STATED TASK 1: Write out the passage on Kubernetes word for word, starting with "Kubernetes is an" and going on through "managing container workloads.".
* * * *
Kubernetes is an open-source container orchestration platform initially developed by Google and now maintained by the Cloud Native Computing Foundation (CNCF). It automates the deployment, scaling, and management of containerized applications, providing a robust and scalable infrastructure for running and managing container workloads.

Kubernetes simplifies the management of complex distributed systems by abstracting away the underlying infrastructure and providing a unified API and set of tools for managing containerized applications. It allows developers to package their applications into self-contained units called containers, which encapsulate the application code, dependencies, and configurations. These containers can then be deployed and managed efficiently across a cluster of machines.

The name "Kubernetes" originates from the Greek word for "helmsman" or "pilot," reflecting its purpose of steering and managing containerized applications. The abbreviation "k8s" is derived from the word "Kubernetes" itself. The "8" represents the eight letters between "K" and "s." It's a common convention to use this abbreviation in command-line tools, scripts, and discussions to refer to Kubernetes more concisely.
* * * *
STATED TASK 2: Repeat the lines of the entries exactly, starting with the line with "Using camera distance, rank" and going on through the line with "from closest to farthest.".

DATA SUPPLIED:
* * * *
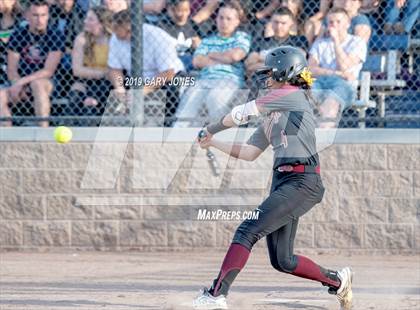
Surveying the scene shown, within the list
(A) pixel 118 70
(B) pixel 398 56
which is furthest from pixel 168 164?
(B) pixel 398 56

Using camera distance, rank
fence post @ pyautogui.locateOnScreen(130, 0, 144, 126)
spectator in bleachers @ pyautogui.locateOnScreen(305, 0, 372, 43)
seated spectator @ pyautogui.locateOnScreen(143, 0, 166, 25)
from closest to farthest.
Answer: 1. spectator in bleachers @ pyautogui.locateOnScreen(305, 0, 372, 43)
2. fence post @ pyautogui.locateOnScreen(130, 0, 144, 126)
3. seated spectator @ pyautogui.locateOnScreen(143, 0, 166, 25)

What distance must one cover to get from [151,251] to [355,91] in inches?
109

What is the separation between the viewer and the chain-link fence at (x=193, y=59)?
10039 millimetres

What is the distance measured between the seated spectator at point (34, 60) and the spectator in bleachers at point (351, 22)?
2.74 metres

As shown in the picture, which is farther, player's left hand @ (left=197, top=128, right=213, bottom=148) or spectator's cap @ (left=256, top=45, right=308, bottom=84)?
player's left hand @ (left=197, top=128, right=213, bottom=148)

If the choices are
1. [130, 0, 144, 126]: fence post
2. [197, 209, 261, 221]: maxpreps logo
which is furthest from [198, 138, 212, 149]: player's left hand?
[130, 0, 144, 126]: fence post

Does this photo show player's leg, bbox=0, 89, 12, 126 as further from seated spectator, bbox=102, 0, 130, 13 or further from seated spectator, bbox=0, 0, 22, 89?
seated spectator, bbox=102, 0, 130, 13

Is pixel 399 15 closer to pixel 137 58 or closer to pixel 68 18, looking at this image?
pixel 137 58

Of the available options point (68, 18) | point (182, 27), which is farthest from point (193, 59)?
point (68, 18)

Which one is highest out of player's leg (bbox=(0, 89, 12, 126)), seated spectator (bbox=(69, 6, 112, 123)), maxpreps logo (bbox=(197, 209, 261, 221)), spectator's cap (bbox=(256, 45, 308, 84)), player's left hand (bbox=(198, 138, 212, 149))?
seated spectator (bbox=(69, 6, 112, 123))

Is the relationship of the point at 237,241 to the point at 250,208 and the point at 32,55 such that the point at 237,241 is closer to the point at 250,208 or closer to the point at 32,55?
the point at 250,208

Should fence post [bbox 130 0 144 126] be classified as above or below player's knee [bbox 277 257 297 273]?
above

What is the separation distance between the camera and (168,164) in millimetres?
10141

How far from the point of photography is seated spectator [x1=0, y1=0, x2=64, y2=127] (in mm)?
10344
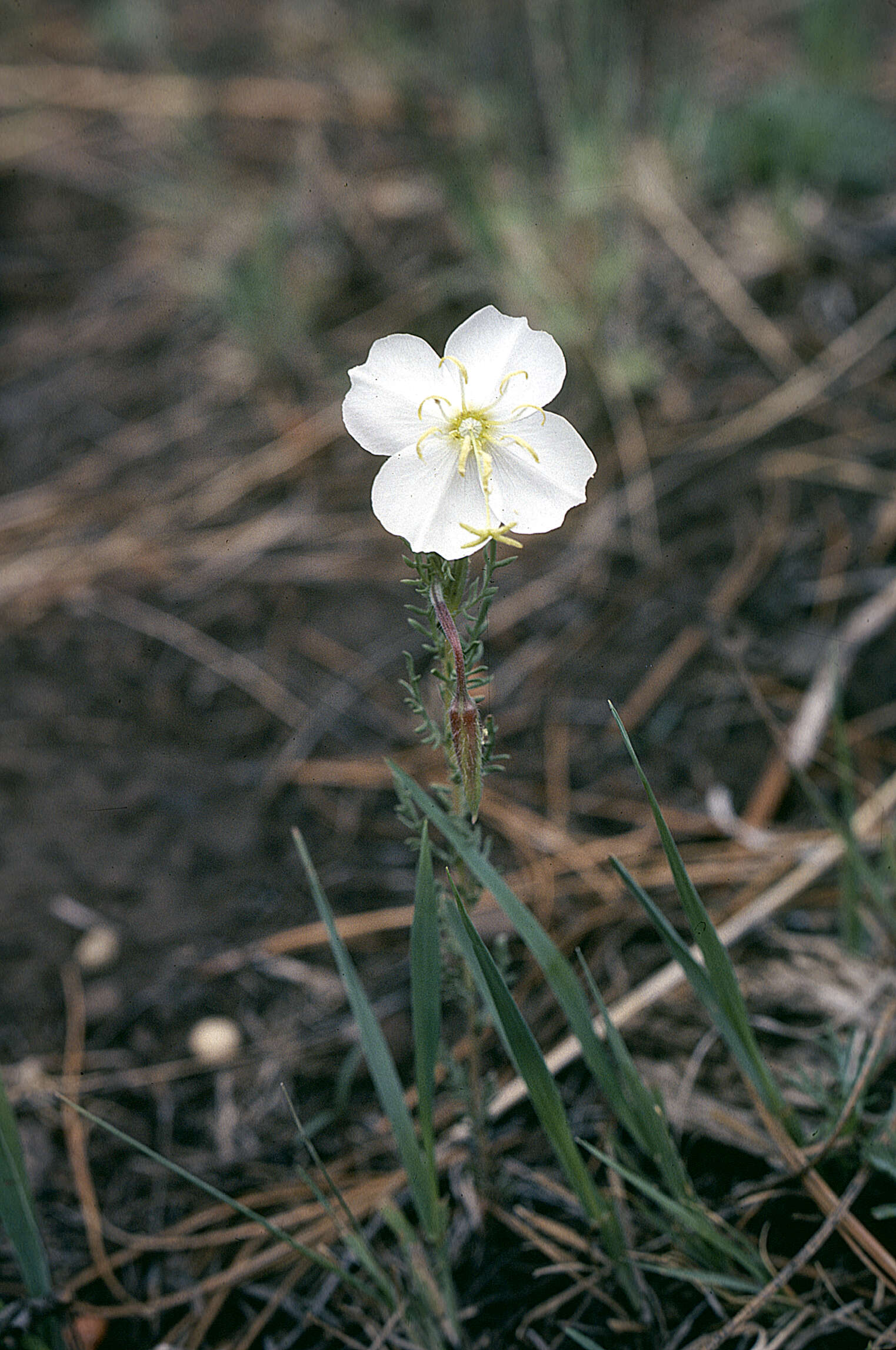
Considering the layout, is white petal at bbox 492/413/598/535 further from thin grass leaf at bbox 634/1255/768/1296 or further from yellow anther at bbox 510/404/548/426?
thin grass leaf at bbox 634/1255/768/1296

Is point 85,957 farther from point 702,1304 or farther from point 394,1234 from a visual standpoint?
A: point 702,1304

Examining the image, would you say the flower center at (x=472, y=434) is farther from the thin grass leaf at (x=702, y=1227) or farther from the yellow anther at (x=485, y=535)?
the thin grass leaf at (x=702, y=1227)

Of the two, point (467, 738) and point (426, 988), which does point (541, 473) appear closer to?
point (467, 738)

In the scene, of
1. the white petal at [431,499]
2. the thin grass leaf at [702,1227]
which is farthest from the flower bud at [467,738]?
* * * *
CORRECT RESPONSE 1:
Kubernetes is an open-source container orchestration platform initially developed by Google and now maintained by the Cloud Native Computing Foundation (CNCF). It automates the deployment, scaling, and management of containerized applications, providing a robust and scalable infrastructure for running and managing container workloads.

CORRECT RESPONSE 2:
Using camera distance, rank
fence post @ pyautogui.locateOnScreen(130, 0, 144, 126)
spectator in bleachers @ pyautogui.locateOnScreen(305, 0, 372, 43)
seated spectator @ pyautogui.locateOnScreen(143, 0, 166, 25)
from closest to farthest.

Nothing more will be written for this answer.